Proper 17c 2025; 31 Aug.
Luke 14:1, 7-14; Jack Hardaway
SYRUP ALL OVER
Faith is a strange place inhabited by the unlikely and the discarded.
Faith is a visitor with strange manners.
Faith is uncompromising hospitality.
Faith is catholic.
Catholic like in the Creeds, the Apostles and Nicene creeds, the holy catholic church.
Not Roman Catholic, not big C or little c.
Universal. That kind of Catholic.
The Church belongs to everyone kind of Catholic.

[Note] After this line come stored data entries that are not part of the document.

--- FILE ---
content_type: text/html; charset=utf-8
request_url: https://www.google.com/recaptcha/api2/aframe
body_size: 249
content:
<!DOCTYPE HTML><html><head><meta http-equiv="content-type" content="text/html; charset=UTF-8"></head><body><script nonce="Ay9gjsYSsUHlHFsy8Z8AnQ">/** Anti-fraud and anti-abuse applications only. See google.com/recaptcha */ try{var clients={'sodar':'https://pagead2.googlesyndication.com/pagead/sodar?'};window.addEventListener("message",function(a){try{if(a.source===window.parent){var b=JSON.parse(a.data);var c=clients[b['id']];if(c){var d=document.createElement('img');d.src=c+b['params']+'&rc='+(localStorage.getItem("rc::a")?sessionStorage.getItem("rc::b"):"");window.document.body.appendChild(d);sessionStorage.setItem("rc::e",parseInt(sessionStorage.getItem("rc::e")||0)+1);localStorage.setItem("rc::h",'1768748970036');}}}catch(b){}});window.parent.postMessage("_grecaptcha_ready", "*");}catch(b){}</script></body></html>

It is silly the somersaults we go through to make catholic mean something else, making universal mean something that isn’t universal.
Jesus is at another dinner party today.
A leading Pharisee’s home, on the Sabbath, for a meal with other guests.

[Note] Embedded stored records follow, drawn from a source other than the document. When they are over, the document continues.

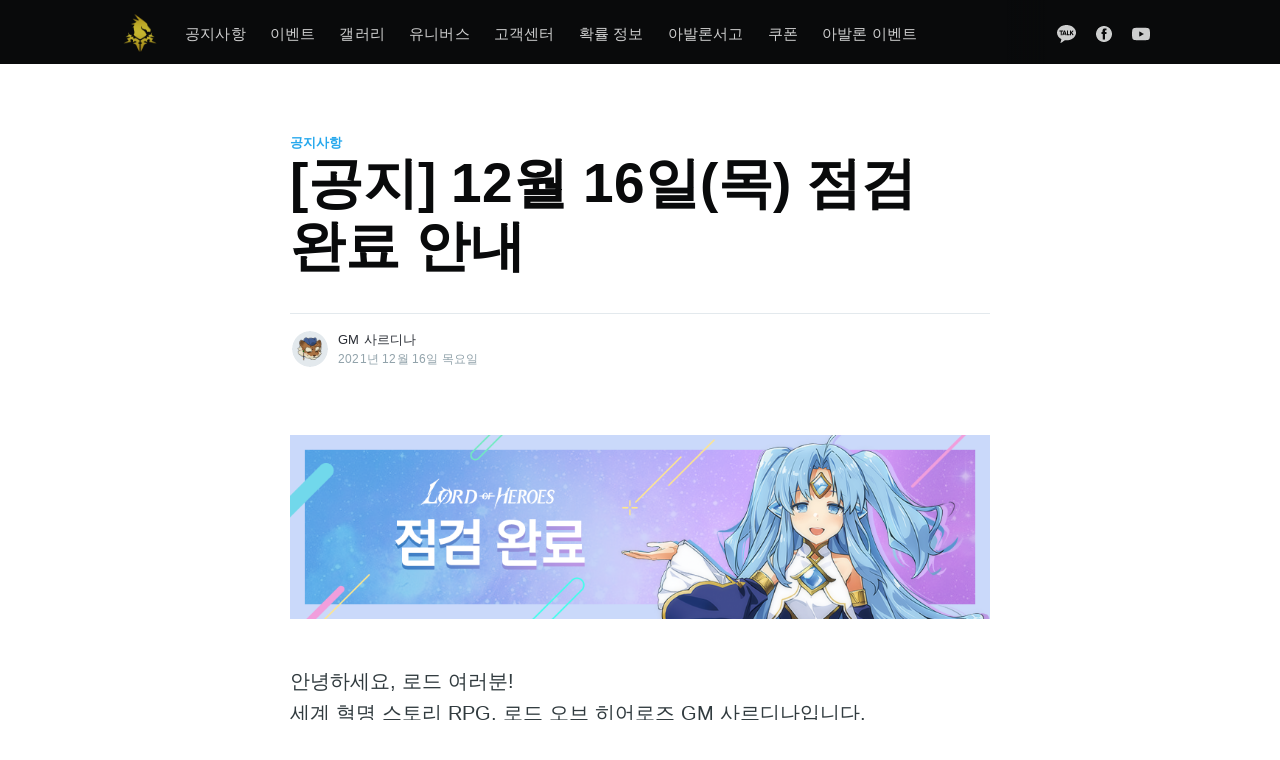

--- FILE ---
content_type: application/javascript; charset=UTF-8
request_url: https://blog-ko.lordofheroes.com/assets/built/casper.js?v=c11cc37783
body_size: 1023
content:
!function(n){"use strict";n.fn.fitVids=function(e){var i={customSelector:null,ignore:null};if(!document.getElementById("fit-vids-style")){var t=document.head||document.getElementsByTagName("head")[0],r=document.createElement("div");r.innerHTML='<p>x</p><style id="fit-vids-style">.fluid-width-video-container{flex-grow: 1;width:100%;}.fluid-width-video-wrapper{width:100%;position:relative;padding:0;}.fluid-width-video-wrapper iframe,.fluid-width-video-wrapper object,.fluid-width-video-wrapper embed {position:absolute;top:0;left:0;width:100%;height:100%;}</style>',t.appendChild(r.childNodes[1])}return e&&n.extend(i,e),this.each(function(){var e=['iframe[src*="player.vimeo.com"]','iframe[src*="youtube.com"]','iframe[src*="youtube-nocookie.com"]','iframe[src*="kickstarter.com"][src*="video.html"]',"object","embed"];i.customSelector&&e.push(i.customSelector);var r=".fitvidsignore";i.ignore&&(r=r+", "+i.ignore);var t=n(this).find(e.join(","));(t=(t=t.not("object object")).not(r)).each(function(){var e=n(this);if(!(0<e.parents(r).length||"embed"===this.tagName.toLowerCase()&&e.parent("object").length||e.parent(".fluid-width-video-wrapper").length)){e.css("height")||e.css("width")||!isNaN(e.attr("height"))&&!isNaN(e.attr("width"))||(e.attr("height",9),e.attr("width",16));var t=("object"===this.tagName.toLowerCase()||e.attr("height")&&!isNaN(parseInt(e.attr("height"),10))?parseInt(e.attr("height"),10):e.height())/(isNaN(parseInt(e.attr("width"),10))?e.width():parseInt(e.attr("width"),10));if(!e.attr("name")){var i="fitvid"+n.fn.fitVids._count;e.attr("name",i),n.fn.fitVids._count++}e.wrap('<div class="fluid-width-video-container"><div class="fluid-width-video-wrapper"></div></div>').parent(".fluid-width-video-wrapper").css("padding-top",100*t+"%"),e.removeAttr("height").removeAttr("width")}})})},n.fn.fitVids._count=0}(window.jQuery||window.Zepto),function(e){e.addEventListener("DOMContentLoaded",function(){e.querySelectorAll(".kg-gallery-image img").forEach(function(e){var t=e.closest(".kg-gallery-image"),i=e.attributes.width.value/e.attributes.height.value;t.style.flex=i+" 1 0%"})})}((window,document)),function(t,i){var r=i.querySelector("link[rel=next]");if(r){var n=i.querySelector(".post-feed");if(n){var o=300,s=!1,a=!1,d=t.scrollY,l=t.innerHeight,c=i.documentElement.scrollHeight;t.addEventListener("scroll",f,{passive:!0}),t.addEventListener("resize",v),h()}}function u(){if(404===this.status)return t.removeEventListener("scroll",f),void t.removeEventListener("resize",v);this.response.querySelectorAll(".post-card").forEach(function(e){n.appendChild(i.importNode(e,!0))});var e=this.response.querySelector("link[rel=next]");e?r.href=e.href:(t.removeEventListener("scroll",f),t.removeEventListener("resize",v)),c=i.documentElement.scrollHeight,a=s=!1}function e(){if(!a)if(d+l<=c-o)s=!1;else{a=!0;var e=new t.XMLHttpRequest;e.responseType="document",e.addEventListener("load",u),e.open("GET",r.href),e.send(null)}}function h(){s||t.requestAnimationFrame(e),s=!0}function f(){d=t.scrollY,h()}function v(){l=t.innerHeight,c=i.documentElement.scrollHeight,h()}}(window,document),function(s,a){s.Casper||(s.Casper={}),s.Casper.stickyNavTitle=function(e){var t=a.querySelector(e.navSelector),i=a.querySelector(e.titleSelector),r=s.scrollY,n=!1;function o(){i.getBoundingClientRect().top+s.scrollY+(i.offsetHeight+35)<=r?t.classList.add(e.activeClass):t.classList.remove(e.activeClass),n=!1}s.addEventListener("scroll",function(){r=s.scrollY,function(){n||requestAnimationFrame(o);n=!0}()},{passive:!0}),o()}}(window,document);
//# sourceMappingURL=casper.js.map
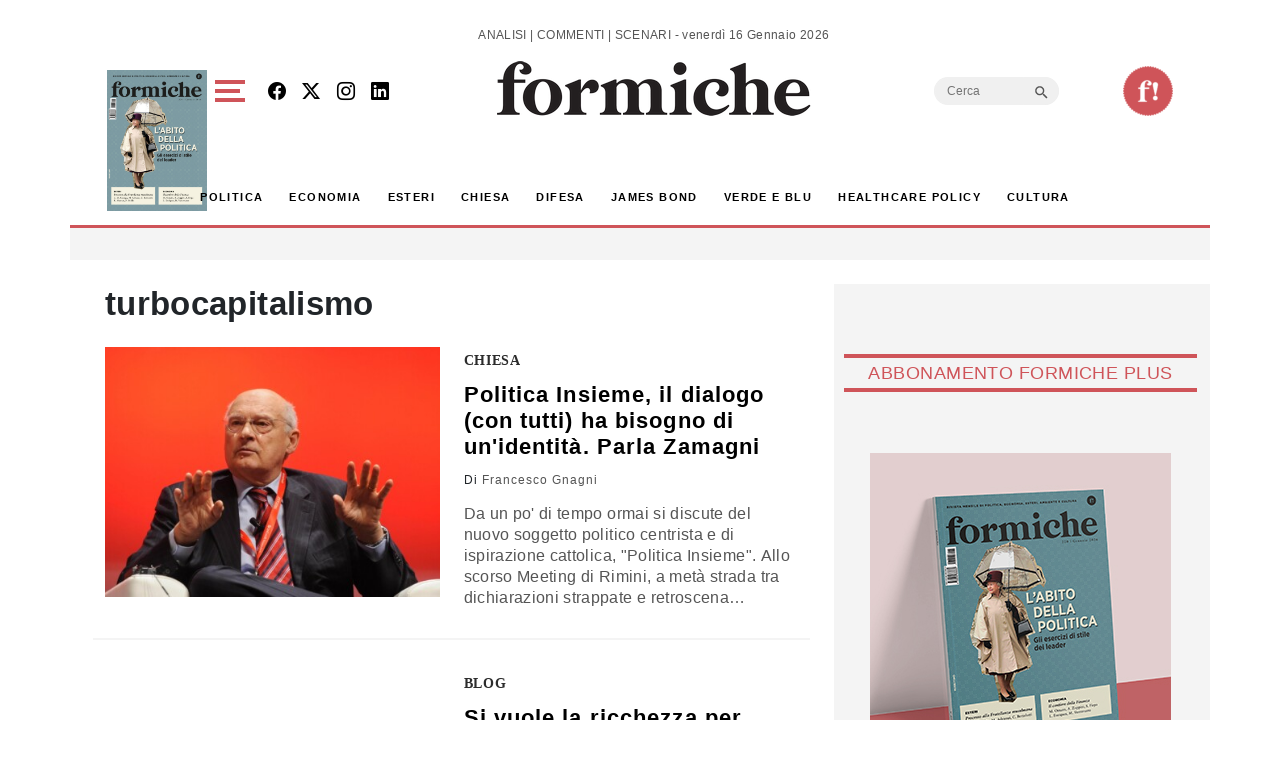

--- FILE ---
content_type: text/html; charset=utf-8
request_url: https://www.google.com/recaptcha/api2/aframe
body_size: 268
content:
<!DOCTYPE HTML><html><head><meta http-equiv="content-type" content="text/html; charset=UTF-8"></head><body><script nonce="lcuCix3EDMWXZN1HIpSFcQ">/** Anti-fraud and anti-abuse applications only. See google.com/recaptcha */ try{var clients={'sodar':'https://pagead2.googlesyndication.com/pagead/sodar?'};window.addEventListener("message",function(a){try{if(a.source===window.parent){var b=JSON.parse(a.data);var c=clients[b['id']];if(c){var d=document.createElement('img');d.src=c+b['params']+'&rc='+(localStorage.getItem("rc::a")?sessionStorage.getItem("rc::b"):"");window.document.body.appendChild(d);sessionStorage.setItem("rc::e",parseInt(sessionStorage.getItem("rc::e")||0)+1);localStorage.setItem("rc::h",'1768556544959');}}}catch(b){}});window.parent.postMessage("_grecaptcha_ready", "*");}catch(b){}</script></body></html>

--- FILE ---
content_type: application/javascript; charset=utf-8
request_url: https://fundingchoicesmessages.google.com/f/AGSKWxU1u78FH6BwEFlYyuBV0bNwQSPZ8aN-aNwJQXsbhAuA_-k85ce__FRUSvNUXn4A8i8hnAszTI1QKM7EexAcrjyquTsFywYVa764vklRohoYR_BfifObn0wUcAlkX0J7VimRXh2XNZN_xVJjeCsgBmXOsqwl_5tNm6oNZ9VQ23DKXCe9_bWmMIWw-8nO/_/main_ad./generate_ad._widget_ad./adtaobao./loadadsmain.
body_size: -1291
content:
window['d583bed0-dbb0-4feb-830b-072063d5fbb7'] = true;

What could possibly go wrong?
I have nightmares about Jesus coming to dinner at my house.
Everybody on edge.
Everybody watching each other, waiting to mess up.
And then the story gets put into the Bible for all of history to appreciate…

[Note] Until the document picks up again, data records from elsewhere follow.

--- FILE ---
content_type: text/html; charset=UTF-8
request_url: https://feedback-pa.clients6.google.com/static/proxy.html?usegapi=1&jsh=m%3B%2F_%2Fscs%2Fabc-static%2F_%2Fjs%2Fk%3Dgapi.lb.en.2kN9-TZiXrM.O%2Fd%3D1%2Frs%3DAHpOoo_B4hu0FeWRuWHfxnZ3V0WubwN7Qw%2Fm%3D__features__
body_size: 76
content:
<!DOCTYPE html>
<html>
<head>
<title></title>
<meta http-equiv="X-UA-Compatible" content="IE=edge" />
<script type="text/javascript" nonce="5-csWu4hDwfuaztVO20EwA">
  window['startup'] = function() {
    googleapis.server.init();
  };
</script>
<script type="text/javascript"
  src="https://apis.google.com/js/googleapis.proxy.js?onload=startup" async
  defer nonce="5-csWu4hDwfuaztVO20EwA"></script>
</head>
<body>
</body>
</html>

So Jesus mocks his host and his fellow guests.
He makes a parody of the event.
At first he gives some conventional advice straight from the Books of Proverbs about how to avoid shame and embarrassment and win honor, to fake humility in order to become more important. To get attention by avoiding attention. Playing the society game.
But then the mood changes and an ominous note is introduced to the social banter, he says that all who exalt themselves will be humbled and those who humble themselves will be exalted. Suddenly the shallow social game becomes about final things, ultimate meaning, purpose, and God’s wrath.
And then he turns on his host for inviting the wrong people, his hospitality is wasted on gathering the important, the fun and the useful. Rather invite the poor, the crippled, the lame and the blind.
It is a vision of God’s banquet, that is especially for those who are left out, who are difficult, unpleasant. It is a vision of a party that makes a parody of the event. It is a vision of the consequences of the resurrection and the reversal of fortune between the fortunate and the unfortunate, the doorway of invitation, being open to some but not others.
It is a catholic moment, where the strangeness of faith and the otherness of God unsettles us.
To Kill a Mockingbird, by Harper Lee, is one of those stories that is always coming back to me, haunting me with humor, beauty and horror.
One scene in particular has been coming back to me lately, Jem invites Walter Cunningham, who is extremely poor, malnourished, stunted, to dinner, which is lunch, and at the dinner table Walter asks for molasses.
Calpurnia brought the syrup pitcher and Walter poured syrup all over his vegetables and meat with a generous hand, and he probably would have poured it in his milk glass if Scout hadn’t asked what in Sam Hill was he doing.
Calpurnia then requested Scout’s presence in the kitchen, where he scolded Scout and in her fury she told Scout, “That boys yo’ company and if he wants to eat up the table cloth you let him, you hear?”
Now that is Catholic.
Calpurnia is the example of what it means to be truly catholic, to practice uncompromising hospitality with fury and passion.
This is a vision of the Universe that is contrary to how many perceive, counter to how many live. It is a vision that judges how we live, table cloths and all.
Who do I invite?
Do I play the game of shame and honor?
Or does resurrection have consequence to my thoughts and actions and words?
Faith is strange.
Faith is a strange place inhabited by the unlikely and the discarded.
Faith is a visitor with strange manors.
Faith is uncompromising hospitality, furious and passionate.
Holy and catholic.
Jesus is the strangeness of God pouring syrup all over our dinner and in the milk glass and the table cloth. What in Sam Hill?